▶ **Source records**
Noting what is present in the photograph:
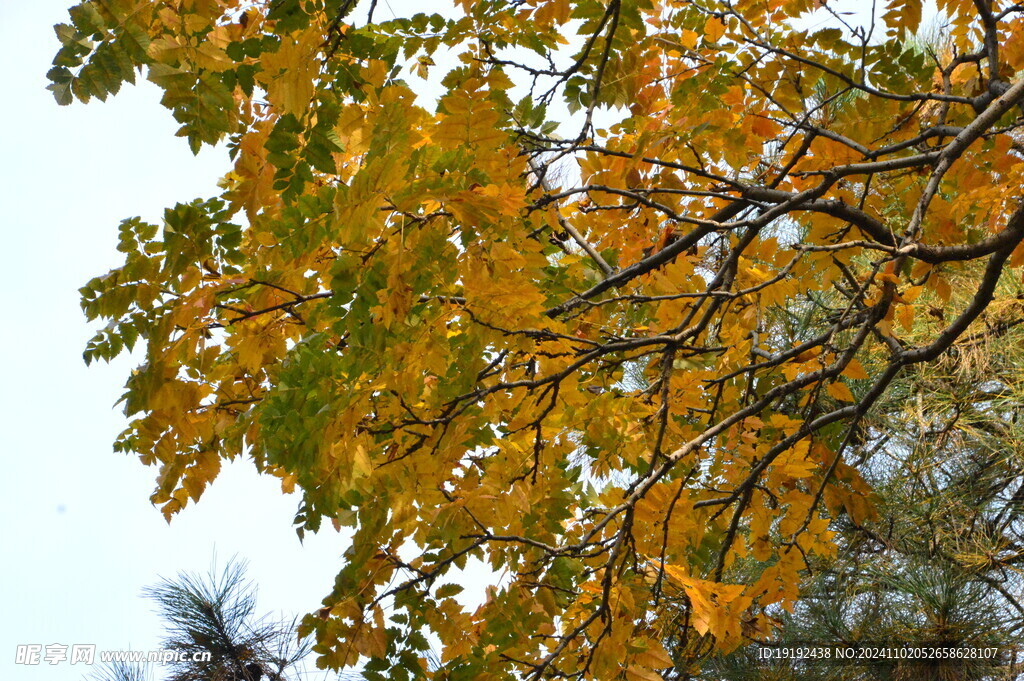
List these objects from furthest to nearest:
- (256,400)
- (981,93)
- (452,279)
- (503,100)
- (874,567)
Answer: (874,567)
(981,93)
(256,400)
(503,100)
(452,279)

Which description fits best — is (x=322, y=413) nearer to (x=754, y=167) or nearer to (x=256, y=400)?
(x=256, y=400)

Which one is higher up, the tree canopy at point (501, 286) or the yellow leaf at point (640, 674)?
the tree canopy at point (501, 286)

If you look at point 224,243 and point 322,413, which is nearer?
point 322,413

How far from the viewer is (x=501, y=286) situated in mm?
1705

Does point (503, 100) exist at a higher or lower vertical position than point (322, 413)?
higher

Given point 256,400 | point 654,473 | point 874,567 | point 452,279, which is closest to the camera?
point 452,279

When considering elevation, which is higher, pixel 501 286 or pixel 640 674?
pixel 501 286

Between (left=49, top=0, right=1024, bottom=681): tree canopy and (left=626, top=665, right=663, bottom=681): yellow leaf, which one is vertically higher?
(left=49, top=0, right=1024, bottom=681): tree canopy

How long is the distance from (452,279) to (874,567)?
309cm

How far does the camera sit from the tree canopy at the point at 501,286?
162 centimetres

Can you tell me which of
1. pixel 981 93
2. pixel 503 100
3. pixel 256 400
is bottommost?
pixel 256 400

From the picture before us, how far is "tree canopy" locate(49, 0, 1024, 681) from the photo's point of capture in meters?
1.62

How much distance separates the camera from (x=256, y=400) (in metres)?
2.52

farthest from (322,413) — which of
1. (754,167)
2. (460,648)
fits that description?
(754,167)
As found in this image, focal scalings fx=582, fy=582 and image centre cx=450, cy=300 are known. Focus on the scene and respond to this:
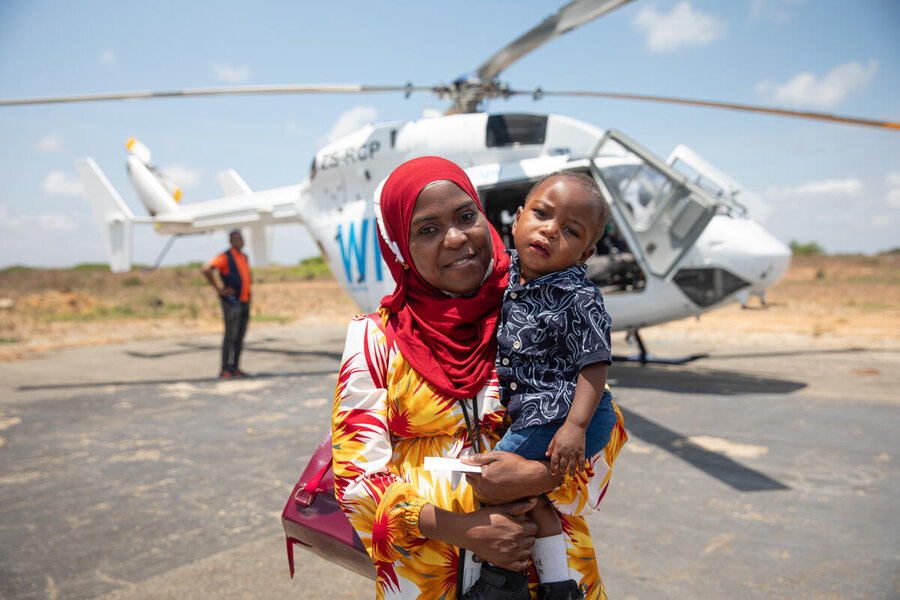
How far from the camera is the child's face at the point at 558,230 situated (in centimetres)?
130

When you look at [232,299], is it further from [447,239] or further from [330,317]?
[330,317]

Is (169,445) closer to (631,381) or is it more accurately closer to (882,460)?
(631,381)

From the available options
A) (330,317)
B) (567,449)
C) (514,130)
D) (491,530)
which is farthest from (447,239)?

▶ **What to work on**
Leave out every picture, and copy exactly the lines from the line that contains "If you look" through the end of the material.

▶ **Solution**
If you look at point 224,243 and point 322,413, which is nearer?
point 322,413

How far from the viewer is (x=501, y=286) situated in mm?
1705

Does point (503, 100) exist at a higher or lower vertical position than point (322, 413)?
higher

Given point 256,400 | point 654,473 | point 874,567 | point 452,279, which is closest to the camera?
point 452,279

When considering elevation, which is higher, pixel 501 286 or pixel 640 674?
pixel 501 286

Between (left=49, top=0, right=1024, bottom=681): tree canopy and (left=626, top=665, right=663, bottom=681): yellow leaf, which one is vertically higher?
(left=49, top=0, right=1024, bottom=681): tree canopy

How long is the distance from (452,279) to (874,567)?
309cm

How far does the camera sit from the tree canopy at the point at 501,286?
162 centimetres

Can you tell me which of
1. pixel 981 93
2. pixel 503 100
3. pixel 256 400
is bottommost?
pixel 256 400

From the picture before us, how far is "tree canopy" locate(49, 0, 1024, 681) from the photo's point of capture in meters?
1.62

How much distance separates the camera from (x=256, y=400) (in metres)?
2.52

farthest from (322,413) — which of
1. (754,167)
2. (460,648)
fits that description?
(754,167)
As found in this image, focal scalings fx=582, fy=582 and image centre cx=450, cy=300 are known. Focus on the scene and respond to this:
How far from the camera is the child's face at the point at 558,230 situated (in centimetres)?
130

When you look at [232,299], is it further from [447,239] or further from [330,317]?
[330,317]

Is (169,445) closer to (631,381) or is it more accurately closer to (882,460)?
(631,381)

From the available options
A) (330,317)
B) (567,449)
C) (514,130)
D) (491,530)
which is farthest from (447,239)?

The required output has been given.